Can I exploit the fact that I'm always consecutively hashing K-character keys that differ in only the first and last characters. Yes, this can speed up your algorithm by a factor of K. If K is large, this is significant. You are not required to implement this idea, but if you finish early, it's worth thinking about.

I get an OutOfMemoryException. Is there anything I can do? Depending on your operating system, you may have to ask the Java Virtual Machine for more main memory. The following requests 200MB of memory.

java -Xmx200m TextGenerator 10 < mobydick.txt
Of course, using less memory is also an option.

Input, Output, and Testing

Input and output. Here are a number of sample input files. They are the same ones from last week.

Reference solutions.   For reference, we provide executable code for our solution in Windows, Solaris, and OS X. We encourage you to develop a more efficient program! It is certainly possible that you may be able to beat our solution, and it is also possible that you will get most/all of the credit even if your method is not quite as efficient.

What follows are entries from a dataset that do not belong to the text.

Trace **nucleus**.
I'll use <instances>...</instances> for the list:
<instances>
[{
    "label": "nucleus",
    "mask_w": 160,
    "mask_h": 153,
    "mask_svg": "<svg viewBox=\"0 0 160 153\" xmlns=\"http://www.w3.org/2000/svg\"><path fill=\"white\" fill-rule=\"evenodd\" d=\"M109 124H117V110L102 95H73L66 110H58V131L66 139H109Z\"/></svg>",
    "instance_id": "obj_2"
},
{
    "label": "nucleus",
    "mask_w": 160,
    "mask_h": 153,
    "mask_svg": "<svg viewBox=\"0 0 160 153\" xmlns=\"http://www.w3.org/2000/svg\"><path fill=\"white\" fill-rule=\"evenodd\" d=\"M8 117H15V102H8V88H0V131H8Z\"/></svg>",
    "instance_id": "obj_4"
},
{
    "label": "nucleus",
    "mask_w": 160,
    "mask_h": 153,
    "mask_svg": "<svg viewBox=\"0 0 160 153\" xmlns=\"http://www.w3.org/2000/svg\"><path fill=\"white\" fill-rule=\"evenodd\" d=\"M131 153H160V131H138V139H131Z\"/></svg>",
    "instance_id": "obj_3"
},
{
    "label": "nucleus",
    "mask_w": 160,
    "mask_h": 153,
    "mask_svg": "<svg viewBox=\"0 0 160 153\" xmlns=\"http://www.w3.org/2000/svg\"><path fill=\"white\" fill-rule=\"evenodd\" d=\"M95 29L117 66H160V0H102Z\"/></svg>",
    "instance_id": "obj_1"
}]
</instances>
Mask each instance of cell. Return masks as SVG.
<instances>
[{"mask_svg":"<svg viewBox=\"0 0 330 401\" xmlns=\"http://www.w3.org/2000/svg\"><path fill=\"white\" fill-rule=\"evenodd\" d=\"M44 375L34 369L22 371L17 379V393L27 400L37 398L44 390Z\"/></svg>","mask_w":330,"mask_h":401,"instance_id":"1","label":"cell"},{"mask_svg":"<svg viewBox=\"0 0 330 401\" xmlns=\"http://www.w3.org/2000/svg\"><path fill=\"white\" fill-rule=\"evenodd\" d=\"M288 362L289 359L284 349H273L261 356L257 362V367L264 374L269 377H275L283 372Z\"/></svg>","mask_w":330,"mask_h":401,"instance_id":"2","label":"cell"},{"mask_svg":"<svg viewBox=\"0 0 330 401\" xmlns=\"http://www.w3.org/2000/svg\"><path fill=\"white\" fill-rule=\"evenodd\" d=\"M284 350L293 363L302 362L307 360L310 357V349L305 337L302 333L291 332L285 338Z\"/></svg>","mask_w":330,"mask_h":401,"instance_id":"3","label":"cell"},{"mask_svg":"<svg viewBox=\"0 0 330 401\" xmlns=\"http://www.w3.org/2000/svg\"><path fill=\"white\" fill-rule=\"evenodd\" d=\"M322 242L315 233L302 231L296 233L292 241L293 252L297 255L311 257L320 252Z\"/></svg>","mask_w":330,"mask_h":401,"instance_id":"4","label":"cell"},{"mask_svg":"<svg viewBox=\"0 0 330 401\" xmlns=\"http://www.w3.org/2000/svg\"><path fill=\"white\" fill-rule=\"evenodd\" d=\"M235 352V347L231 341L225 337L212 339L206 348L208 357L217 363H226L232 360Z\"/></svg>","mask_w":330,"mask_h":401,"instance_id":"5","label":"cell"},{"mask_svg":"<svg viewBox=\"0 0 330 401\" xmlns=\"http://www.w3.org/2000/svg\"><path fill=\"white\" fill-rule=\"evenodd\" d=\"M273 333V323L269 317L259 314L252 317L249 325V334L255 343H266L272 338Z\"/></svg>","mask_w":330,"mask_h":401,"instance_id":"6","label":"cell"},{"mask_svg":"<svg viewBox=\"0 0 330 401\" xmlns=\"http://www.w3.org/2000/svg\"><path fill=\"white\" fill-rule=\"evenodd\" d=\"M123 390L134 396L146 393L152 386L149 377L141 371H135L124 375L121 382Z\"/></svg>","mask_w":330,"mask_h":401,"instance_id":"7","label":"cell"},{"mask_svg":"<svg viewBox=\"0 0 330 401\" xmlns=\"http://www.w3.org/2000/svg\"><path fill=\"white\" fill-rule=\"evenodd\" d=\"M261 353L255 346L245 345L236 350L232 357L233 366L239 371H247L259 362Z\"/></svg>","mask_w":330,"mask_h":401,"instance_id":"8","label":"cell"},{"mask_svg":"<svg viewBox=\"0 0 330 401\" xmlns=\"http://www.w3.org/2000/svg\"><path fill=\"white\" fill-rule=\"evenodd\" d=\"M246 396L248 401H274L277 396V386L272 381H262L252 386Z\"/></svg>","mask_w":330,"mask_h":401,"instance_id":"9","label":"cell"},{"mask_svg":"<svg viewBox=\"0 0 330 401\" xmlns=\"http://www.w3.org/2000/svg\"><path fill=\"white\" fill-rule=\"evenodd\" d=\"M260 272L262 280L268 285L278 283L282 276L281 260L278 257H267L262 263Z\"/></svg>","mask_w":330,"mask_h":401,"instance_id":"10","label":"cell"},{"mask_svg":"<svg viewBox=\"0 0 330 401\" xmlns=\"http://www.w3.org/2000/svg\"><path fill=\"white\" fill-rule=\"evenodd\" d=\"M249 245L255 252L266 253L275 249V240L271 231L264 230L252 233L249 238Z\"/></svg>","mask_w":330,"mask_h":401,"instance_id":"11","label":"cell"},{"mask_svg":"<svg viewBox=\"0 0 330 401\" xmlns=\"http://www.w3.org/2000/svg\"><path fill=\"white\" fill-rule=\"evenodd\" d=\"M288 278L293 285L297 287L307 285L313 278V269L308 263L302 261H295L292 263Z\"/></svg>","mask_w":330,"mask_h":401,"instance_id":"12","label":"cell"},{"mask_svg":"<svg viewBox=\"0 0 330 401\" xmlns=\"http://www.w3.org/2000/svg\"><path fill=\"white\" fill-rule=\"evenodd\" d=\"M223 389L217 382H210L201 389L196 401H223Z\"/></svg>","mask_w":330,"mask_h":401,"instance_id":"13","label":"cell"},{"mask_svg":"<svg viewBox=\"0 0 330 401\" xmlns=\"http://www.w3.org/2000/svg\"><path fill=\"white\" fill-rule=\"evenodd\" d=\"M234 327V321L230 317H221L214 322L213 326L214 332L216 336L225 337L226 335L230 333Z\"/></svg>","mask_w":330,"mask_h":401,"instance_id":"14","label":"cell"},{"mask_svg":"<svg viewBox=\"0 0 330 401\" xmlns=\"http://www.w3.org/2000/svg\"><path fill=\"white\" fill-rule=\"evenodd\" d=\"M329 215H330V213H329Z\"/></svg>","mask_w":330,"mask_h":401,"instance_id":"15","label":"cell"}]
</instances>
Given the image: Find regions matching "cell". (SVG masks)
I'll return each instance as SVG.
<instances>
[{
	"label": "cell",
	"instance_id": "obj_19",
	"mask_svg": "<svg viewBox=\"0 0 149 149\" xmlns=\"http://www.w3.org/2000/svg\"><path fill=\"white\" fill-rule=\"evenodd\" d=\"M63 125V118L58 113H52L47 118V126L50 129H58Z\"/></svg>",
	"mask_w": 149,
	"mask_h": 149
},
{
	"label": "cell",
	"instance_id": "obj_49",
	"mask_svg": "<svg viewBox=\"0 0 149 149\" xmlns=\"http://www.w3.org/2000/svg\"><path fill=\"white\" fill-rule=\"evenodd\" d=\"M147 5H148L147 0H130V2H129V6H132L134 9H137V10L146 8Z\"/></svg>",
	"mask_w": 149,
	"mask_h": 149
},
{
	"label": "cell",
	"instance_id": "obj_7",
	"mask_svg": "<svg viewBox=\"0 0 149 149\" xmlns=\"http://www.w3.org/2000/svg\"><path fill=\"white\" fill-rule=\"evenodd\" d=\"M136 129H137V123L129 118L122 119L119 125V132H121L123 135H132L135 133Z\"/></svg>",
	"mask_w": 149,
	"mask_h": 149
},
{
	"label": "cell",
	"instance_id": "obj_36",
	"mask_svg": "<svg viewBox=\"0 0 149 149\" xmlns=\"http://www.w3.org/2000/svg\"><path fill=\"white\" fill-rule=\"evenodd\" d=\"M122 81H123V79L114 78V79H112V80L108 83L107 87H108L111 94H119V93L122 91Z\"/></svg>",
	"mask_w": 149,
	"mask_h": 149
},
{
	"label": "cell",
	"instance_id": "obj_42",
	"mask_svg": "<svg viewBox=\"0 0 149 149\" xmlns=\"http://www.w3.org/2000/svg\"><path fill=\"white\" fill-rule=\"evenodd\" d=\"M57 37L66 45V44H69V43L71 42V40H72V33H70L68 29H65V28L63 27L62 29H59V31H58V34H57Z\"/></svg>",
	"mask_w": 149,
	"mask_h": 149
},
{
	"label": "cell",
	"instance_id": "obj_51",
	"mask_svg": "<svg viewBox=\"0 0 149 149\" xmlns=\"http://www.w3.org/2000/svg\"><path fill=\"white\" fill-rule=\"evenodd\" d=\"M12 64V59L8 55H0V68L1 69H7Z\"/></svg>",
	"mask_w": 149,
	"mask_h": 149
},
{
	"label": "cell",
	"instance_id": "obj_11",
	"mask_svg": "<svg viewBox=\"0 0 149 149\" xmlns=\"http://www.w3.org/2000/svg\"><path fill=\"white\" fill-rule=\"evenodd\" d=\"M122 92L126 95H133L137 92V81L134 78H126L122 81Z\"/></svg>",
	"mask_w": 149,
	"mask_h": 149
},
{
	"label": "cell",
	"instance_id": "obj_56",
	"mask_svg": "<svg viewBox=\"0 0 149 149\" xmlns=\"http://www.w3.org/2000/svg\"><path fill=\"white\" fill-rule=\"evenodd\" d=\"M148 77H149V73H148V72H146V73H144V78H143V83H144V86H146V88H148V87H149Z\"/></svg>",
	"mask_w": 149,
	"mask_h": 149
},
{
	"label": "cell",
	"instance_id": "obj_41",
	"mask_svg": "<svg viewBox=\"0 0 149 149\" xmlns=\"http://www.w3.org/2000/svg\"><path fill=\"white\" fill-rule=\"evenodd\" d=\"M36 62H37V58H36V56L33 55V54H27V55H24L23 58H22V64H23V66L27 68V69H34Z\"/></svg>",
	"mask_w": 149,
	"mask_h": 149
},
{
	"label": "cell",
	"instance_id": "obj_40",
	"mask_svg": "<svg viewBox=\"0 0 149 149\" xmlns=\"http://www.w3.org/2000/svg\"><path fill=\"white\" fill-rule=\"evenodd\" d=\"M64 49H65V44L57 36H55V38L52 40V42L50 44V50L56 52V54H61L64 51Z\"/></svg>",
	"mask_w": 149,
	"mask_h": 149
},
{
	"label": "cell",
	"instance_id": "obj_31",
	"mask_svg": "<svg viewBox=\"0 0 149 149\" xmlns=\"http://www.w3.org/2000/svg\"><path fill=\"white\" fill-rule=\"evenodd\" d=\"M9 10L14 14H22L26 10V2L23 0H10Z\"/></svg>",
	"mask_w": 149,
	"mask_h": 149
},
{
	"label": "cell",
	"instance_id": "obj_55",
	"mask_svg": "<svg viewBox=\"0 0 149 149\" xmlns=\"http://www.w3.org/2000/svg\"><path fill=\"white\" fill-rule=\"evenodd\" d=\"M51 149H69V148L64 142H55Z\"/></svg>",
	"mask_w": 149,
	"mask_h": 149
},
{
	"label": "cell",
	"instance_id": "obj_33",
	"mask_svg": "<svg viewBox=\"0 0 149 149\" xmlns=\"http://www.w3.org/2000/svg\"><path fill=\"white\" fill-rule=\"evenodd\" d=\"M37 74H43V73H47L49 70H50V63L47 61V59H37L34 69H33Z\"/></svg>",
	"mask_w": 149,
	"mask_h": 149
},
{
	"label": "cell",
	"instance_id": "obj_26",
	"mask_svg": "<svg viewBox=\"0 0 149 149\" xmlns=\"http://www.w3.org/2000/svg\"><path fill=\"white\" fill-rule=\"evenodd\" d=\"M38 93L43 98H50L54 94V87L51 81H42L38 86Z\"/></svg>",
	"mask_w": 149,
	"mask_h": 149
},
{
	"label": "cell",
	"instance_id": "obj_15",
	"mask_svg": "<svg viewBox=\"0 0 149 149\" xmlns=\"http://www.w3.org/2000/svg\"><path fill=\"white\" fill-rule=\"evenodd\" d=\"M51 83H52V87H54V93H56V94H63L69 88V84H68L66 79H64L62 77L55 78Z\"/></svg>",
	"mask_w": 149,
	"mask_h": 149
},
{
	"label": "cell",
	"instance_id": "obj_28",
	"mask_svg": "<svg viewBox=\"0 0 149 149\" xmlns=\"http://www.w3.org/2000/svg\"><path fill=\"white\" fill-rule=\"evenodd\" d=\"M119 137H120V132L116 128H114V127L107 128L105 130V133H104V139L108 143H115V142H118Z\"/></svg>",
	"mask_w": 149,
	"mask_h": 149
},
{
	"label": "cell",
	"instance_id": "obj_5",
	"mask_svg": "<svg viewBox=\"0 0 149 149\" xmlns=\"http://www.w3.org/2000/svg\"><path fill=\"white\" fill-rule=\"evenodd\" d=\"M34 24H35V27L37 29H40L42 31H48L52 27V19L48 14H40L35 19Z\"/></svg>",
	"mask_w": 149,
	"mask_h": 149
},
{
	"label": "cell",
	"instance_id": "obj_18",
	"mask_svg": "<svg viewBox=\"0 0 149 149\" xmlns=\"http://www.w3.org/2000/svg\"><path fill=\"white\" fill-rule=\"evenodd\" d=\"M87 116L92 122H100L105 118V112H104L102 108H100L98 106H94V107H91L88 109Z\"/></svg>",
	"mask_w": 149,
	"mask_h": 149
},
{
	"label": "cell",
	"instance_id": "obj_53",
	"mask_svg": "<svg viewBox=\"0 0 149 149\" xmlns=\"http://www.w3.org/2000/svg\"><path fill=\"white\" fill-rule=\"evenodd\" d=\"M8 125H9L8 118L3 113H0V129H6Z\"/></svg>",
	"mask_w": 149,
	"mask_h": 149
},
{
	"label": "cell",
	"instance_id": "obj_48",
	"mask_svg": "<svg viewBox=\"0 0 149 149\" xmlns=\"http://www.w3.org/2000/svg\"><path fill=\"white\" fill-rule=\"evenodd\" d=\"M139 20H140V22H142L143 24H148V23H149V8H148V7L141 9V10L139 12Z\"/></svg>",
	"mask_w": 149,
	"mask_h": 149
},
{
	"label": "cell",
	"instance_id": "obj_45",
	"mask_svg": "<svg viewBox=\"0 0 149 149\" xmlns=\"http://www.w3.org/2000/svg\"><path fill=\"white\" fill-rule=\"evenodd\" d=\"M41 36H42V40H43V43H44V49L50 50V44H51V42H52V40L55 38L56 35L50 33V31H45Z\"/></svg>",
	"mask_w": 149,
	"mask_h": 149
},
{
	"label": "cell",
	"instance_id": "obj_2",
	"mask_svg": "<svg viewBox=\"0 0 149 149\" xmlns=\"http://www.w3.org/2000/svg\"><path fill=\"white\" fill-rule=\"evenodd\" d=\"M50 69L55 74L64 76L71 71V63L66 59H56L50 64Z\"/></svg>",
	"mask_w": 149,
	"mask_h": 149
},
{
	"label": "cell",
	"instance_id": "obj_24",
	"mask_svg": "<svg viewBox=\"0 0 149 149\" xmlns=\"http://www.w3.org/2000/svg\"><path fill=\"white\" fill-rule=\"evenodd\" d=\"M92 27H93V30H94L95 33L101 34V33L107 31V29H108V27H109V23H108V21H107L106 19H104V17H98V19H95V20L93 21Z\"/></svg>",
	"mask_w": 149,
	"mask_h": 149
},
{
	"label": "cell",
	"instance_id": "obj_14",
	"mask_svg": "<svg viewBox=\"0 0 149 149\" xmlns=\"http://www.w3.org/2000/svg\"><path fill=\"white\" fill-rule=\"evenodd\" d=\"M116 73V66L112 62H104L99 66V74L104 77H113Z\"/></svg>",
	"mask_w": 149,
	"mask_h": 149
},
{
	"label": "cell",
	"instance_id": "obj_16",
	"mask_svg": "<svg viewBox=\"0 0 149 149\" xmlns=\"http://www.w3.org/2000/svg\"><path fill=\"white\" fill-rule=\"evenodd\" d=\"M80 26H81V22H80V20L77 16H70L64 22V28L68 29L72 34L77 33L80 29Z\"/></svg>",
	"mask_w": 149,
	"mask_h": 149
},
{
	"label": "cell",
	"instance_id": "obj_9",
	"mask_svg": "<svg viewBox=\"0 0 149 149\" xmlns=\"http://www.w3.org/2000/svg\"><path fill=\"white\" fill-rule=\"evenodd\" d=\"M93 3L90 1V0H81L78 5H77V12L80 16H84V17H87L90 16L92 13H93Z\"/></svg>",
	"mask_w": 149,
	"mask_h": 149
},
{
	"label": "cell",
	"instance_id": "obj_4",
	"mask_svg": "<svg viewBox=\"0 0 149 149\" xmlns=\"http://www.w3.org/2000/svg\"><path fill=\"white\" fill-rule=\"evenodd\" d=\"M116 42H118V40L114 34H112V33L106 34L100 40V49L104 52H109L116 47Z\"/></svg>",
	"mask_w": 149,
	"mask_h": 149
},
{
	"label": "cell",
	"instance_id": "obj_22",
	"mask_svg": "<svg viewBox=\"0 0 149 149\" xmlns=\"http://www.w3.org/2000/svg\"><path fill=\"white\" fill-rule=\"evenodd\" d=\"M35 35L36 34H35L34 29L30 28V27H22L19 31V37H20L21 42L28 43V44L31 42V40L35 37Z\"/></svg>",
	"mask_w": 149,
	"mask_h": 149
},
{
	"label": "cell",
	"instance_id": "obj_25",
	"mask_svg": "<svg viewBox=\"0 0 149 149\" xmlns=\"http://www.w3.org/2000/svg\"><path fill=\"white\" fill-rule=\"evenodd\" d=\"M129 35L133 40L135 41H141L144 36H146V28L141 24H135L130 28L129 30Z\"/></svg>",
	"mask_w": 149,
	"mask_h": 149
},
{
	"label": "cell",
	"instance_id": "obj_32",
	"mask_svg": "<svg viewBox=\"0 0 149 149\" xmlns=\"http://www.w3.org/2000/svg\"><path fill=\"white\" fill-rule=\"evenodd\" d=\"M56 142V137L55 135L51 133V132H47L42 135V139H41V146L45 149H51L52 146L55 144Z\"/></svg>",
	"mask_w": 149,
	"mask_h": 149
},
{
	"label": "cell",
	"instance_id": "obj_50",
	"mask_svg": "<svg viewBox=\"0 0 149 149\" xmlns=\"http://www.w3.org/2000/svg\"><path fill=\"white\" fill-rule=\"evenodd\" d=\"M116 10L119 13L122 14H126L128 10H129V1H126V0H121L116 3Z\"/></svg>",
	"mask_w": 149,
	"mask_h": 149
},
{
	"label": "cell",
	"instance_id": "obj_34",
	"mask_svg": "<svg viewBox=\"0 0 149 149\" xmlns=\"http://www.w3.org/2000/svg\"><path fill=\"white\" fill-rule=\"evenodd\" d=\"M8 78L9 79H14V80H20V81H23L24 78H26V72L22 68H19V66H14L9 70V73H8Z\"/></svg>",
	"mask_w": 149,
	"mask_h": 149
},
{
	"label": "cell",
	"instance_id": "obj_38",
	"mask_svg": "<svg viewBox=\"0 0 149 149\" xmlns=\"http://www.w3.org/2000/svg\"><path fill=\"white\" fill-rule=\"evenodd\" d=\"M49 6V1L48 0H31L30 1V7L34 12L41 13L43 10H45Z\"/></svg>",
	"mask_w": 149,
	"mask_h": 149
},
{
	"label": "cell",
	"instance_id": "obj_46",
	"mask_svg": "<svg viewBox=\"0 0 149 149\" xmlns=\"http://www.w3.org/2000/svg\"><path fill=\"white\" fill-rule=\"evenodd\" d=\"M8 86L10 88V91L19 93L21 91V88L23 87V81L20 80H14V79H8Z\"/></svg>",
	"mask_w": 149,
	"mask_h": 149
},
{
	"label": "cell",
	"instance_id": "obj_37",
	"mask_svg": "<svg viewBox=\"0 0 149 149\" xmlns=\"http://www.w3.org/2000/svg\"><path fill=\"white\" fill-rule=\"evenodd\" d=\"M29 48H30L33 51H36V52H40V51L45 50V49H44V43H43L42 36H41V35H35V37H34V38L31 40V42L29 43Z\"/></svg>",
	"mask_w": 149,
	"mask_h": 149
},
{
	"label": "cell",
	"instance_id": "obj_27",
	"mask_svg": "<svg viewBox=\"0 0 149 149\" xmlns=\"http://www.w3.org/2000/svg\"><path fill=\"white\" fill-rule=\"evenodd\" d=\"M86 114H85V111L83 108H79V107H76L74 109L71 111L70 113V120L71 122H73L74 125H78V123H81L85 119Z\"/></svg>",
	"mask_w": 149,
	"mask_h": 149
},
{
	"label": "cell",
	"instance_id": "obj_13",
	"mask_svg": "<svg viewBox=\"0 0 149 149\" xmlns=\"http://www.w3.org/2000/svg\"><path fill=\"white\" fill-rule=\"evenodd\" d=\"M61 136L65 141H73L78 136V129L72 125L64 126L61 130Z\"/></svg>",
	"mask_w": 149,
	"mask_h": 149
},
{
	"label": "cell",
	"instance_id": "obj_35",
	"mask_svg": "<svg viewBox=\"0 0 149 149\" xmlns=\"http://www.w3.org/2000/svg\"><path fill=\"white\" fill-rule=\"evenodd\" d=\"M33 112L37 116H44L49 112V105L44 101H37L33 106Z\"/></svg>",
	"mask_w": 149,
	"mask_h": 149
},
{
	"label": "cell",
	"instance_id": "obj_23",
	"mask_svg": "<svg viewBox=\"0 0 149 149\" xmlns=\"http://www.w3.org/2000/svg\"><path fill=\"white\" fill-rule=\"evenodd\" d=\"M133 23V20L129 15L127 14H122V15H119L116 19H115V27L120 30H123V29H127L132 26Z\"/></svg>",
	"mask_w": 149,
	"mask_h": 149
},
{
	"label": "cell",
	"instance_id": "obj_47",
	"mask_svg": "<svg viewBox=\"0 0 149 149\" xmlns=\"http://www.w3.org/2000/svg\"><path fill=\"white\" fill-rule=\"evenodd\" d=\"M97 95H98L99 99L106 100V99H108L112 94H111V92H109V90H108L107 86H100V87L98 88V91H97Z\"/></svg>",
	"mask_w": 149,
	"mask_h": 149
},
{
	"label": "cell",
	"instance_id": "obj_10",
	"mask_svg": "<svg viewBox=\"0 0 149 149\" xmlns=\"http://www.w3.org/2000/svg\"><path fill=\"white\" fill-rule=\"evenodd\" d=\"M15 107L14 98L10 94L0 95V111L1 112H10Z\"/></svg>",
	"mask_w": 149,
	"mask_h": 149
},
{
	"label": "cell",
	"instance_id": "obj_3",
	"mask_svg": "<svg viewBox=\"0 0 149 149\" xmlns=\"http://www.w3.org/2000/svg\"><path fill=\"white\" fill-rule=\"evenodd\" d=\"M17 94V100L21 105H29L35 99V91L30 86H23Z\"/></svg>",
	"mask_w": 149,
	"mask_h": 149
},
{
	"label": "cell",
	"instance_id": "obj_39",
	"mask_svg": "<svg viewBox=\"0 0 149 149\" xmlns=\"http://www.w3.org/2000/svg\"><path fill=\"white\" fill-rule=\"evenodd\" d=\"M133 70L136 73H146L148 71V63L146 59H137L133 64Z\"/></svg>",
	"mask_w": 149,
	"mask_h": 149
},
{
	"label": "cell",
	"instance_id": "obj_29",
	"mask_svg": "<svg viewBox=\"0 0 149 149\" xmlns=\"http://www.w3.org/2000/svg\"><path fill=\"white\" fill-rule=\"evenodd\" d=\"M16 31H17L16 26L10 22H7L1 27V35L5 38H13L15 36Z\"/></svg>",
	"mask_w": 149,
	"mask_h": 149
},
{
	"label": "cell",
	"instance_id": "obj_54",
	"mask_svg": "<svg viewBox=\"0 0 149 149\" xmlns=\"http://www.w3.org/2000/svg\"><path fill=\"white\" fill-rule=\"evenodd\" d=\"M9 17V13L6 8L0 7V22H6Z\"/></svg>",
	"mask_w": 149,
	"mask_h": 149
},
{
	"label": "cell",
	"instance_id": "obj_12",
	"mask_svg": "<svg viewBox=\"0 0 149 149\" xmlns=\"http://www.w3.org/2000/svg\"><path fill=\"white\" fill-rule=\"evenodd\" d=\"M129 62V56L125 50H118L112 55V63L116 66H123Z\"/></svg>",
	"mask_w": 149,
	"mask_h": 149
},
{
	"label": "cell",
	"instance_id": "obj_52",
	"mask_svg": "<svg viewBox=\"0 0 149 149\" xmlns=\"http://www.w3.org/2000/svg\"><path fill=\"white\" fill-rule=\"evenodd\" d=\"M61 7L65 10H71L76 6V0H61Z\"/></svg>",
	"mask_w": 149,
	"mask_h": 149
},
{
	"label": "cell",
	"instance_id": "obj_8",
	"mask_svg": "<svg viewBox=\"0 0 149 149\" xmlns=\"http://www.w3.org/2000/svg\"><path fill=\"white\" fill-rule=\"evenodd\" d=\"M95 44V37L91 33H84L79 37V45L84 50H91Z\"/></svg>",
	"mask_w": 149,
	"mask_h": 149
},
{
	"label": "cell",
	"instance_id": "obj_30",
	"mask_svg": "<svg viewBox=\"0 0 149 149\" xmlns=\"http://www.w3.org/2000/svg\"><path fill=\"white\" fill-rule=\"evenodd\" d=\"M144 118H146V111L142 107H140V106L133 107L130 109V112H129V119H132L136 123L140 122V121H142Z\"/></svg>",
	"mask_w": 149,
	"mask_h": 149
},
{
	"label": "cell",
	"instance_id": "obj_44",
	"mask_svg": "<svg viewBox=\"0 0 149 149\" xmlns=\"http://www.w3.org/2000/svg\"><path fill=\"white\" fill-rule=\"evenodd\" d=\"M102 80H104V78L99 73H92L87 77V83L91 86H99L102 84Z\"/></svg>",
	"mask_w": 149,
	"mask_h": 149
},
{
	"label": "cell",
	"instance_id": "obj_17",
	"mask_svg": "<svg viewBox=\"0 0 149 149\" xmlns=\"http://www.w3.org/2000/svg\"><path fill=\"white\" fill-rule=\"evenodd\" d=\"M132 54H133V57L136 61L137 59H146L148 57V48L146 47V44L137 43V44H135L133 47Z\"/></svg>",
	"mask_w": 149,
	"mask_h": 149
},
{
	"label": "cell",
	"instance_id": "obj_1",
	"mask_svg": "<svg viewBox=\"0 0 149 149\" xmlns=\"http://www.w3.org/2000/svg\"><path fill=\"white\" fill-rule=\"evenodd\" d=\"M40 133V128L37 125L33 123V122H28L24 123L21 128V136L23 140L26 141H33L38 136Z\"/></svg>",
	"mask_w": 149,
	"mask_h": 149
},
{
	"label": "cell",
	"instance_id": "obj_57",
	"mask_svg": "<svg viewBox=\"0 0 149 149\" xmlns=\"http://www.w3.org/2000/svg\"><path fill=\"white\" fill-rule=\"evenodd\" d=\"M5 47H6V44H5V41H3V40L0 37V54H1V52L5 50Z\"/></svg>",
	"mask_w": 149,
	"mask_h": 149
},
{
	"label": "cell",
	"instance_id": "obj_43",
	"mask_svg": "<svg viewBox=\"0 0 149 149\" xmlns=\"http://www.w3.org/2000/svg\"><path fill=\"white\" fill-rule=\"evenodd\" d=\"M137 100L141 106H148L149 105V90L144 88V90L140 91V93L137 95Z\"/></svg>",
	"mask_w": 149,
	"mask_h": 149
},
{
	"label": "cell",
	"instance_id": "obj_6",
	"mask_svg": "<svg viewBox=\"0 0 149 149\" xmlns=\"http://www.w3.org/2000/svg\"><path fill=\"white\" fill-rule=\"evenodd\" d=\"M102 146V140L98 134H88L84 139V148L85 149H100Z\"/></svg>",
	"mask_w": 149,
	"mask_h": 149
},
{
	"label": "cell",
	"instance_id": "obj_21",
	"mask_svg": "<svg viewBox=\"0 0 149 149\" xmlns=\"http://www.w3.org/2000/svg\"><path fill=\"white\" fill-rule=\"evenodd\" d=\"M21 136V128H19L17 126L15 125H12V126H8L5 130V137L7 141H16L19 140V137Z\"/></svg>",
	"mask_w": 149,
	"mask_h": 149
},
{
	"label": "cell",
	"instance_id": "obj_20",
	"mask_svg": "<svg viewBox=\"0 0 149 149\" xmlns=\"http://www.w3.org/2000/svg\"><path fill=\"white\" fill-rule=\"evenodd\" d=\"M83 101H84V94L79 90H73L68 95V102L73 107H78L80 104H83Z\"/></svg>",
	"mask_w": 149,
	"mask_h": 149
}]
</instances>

Note that our program ignores the last character read in because this is always a newline character in our sample files. This helps prevent the dead-ending on some small test files.

Submission and readme

You should submit at least the following three programs, together with a readme.txt file: Markov.java (a data structure corresponding to a K-tuple of letters, with the breakdown of the next possible letters with their frequencies), LanguageModeler.java (corresponding to part 1), and TextGenerator.java (corresponding to part 2). There is no need to submit FrequencyCounter.java this this is subsumed by LanguageModeler.java.

Here is a template readme.txt file. Use a plain text editor to edit it (no wordpad, msword, etc). It should contain the following information:

  • A high-level description for the design of your algorithm, and what influenced your decisions.
  • An analysis of your performance characteristics, especially that of space usage.
  • An argument why your code generates each output with the correct probability.
  • Submit one or two of the most amusing excerpts that your program generated.
  • Unix users may find the shell script timeit.csh useful for computing a table of CPU times.

    Possible progress steps

    This assignment is carefully organized in several pieces, with checkpoints along the way. It is tempting to race ahead and try to write all of the pieces at once. This is a mistake often made by novices. Although it will appear that you are making rapid progress, should you encounter a bug, you won't know in which part of your code it is buried. You will save time in the long run by diligently testing and debugging each piece of code as you write it.